Korkma, sönmez bu şafaklarda yüzen al sancak, 
Sönmeden yurdumun üstünde tüten en son ocak.
O benim milletimin yıldızıdır, parlayacak;
O benimdir, o benim milletimindir ancak !

Bastığınn yerleri "toprak" diyerek geçme tanı!
Düşün, altındaki binlerce kefensiz yatanı...
Sen şehit oğlusun, incitme, yazıktır atanı,
Verme dünyaları alsan da bu cennet vatanı...

Çatma, kurban olayım, çehreni ey nazlı hilal !
Kahraman ırkıma bir gül, ne bu şiddet, bu celal ?
Sana olmaz dökülen kanlarımız sonra helal.
Hakkıdır, Hakk'a tapan milletimin istiklal... 

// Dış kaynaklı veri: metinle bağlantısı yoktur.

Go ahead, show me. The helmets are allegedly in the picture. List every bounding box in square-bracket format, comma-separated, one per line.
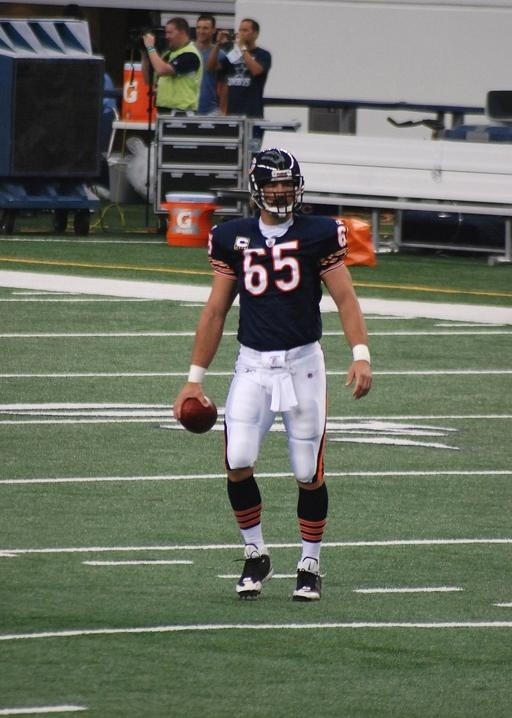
[248, 149, 307, 217]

Kim bu cennet vatanın uğrunda olmaz ki feda ?
Şüheda fışkıracak toprağı sıksan, şüheda.
Canı, cananı, bütün varımı alsan da Hüda
Etmesin, tek vatanımdan beni dünyada cüda


Ben, ezelden beridir hür yaşadım, hür yaşarım.
Hangi çılgın bana zincir vuracakmış? Şaşarım.
Kükremiş sel gibiyim, bendimi çigner, aşarım;
Yırtarım dağları, enginlere sığmam, taşarım.


Ruhumun senden, ilahi, şudur ancak emeli:
Değmesin mabedimin göğsüne namahrem eli,
Bu ezanlar, ki şehadetleri dinin temeli,
Ebedi yurdumun üstünde benim inlemeli.


Garbın afakını sarmışsa çelik zırhlı duvar.
Benim, iman dolu göğsüm gibi serhaddim var.
Ulusun, korkma!.. Nasıl böyle bir imanı boğar
Medeniyet dediğin tek dişi kalmış canavar? 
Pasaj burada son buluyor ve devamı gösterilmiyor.